Glancing up from her work during the afternoon, she saw Arden Lacey on his way to the village. There was a strange mingling of hope and fear in his mind. His mother's manner had been such as to lead him to say when alone with her after breakfast:
"I think your watching has done you good, mother, in stead of wearying you too much, as I feared."
She had suddenly turned and placed both her hands on his shoulders, saying:
"Arden, I hardly dare speak of it yet. It seems too good to be true, but a hope is coming into my heart like the dawn after night. She's worthy of your love, however it may result, and if I find true what she told me last night I shall have reason to bless her name forever; but I see only a glimmer of light yet, and I rejoice with fear and trembling." And she told him what had occurred.
He was deeply moved, but not for the same cause as his mother. His desire and devotion went no further than Edith. "Can she have read my letter?" he thought, and he was consumed with anxiety for some expression of her feeling toward him. Therefore he was glad that business called him to the village that afternoon, but his steps were slow as he approached the little cottage, and his eyes were upon it as a pilgrim gazes at a shrine he long has sought. He envied Malcom working in the garden, and felt that if he could work there every day, it would be Adam's life before he fell. Then he caught a glimpse of Edith sewing at the window, and he dropped his eyes instantly. He would not be so afraid of a battery of a hundred guns as of that poor sewing-girl (for such Edith now was), stitching away on Mrs. Groody's coarse hotel linen. But Edith had noted his timid, wistful looks, and calling Hannibal, said:
"Please give that note to Mr. Lacey. He is just passing toward the village."

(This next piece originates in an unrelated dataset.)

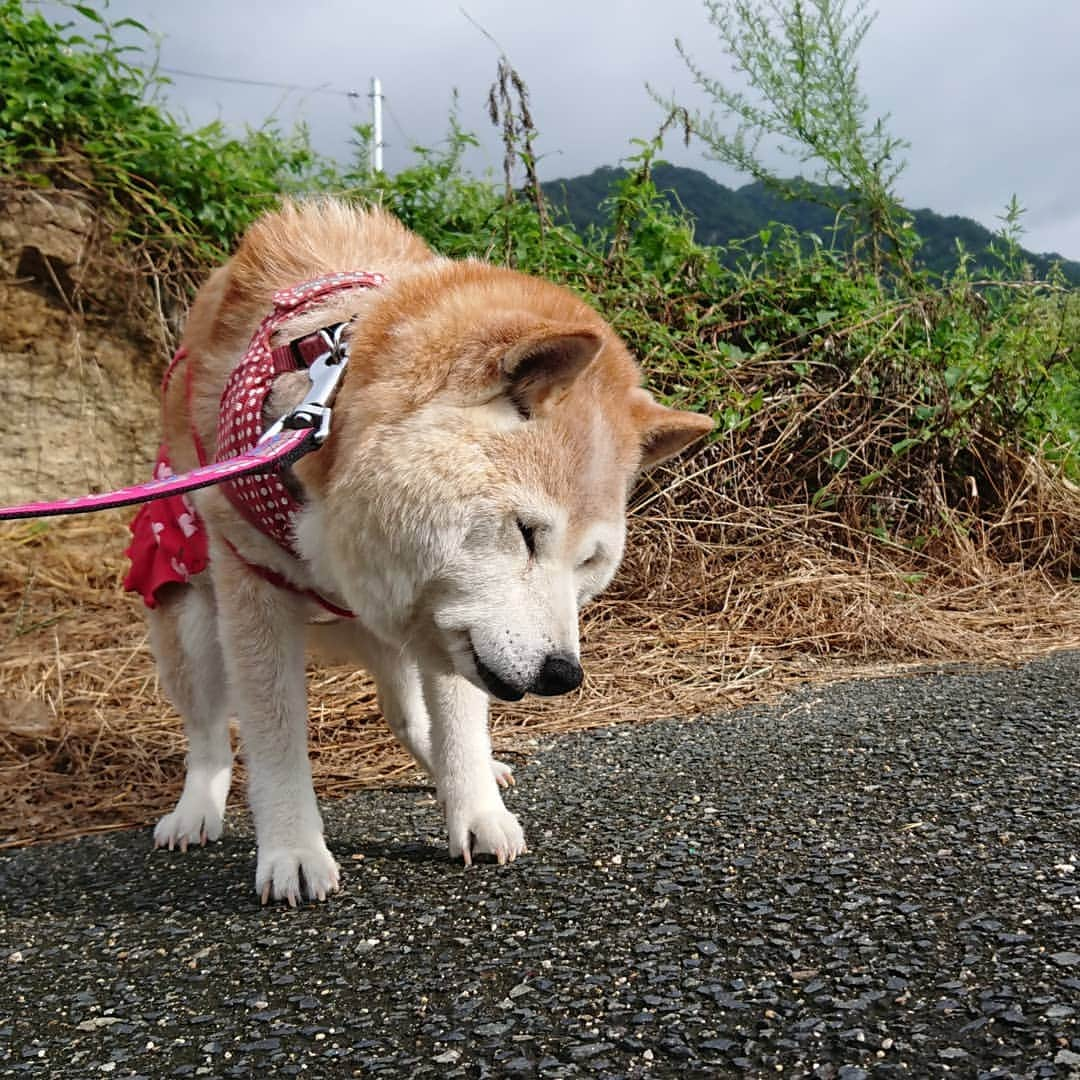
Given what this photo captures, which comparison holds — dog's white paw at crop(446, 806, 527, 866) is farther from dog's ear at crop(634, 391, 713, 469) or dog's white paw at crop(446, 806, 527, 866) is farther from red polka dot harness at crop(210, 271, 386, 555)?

Hannibal, with the impressive dignity he had learned in olden times, handed the missive to Arden, saying, "Miss Edie telled me to guv you dis 'scription."
If Hannibal had been Hebe he could not have been a more welcome messenger.
Arden could not help his hand trembling as he took the letter, but he managed to say, "I hope Miss Allen is well."
"Her health am berry much disproved," and Hannibal retired with a stately bow.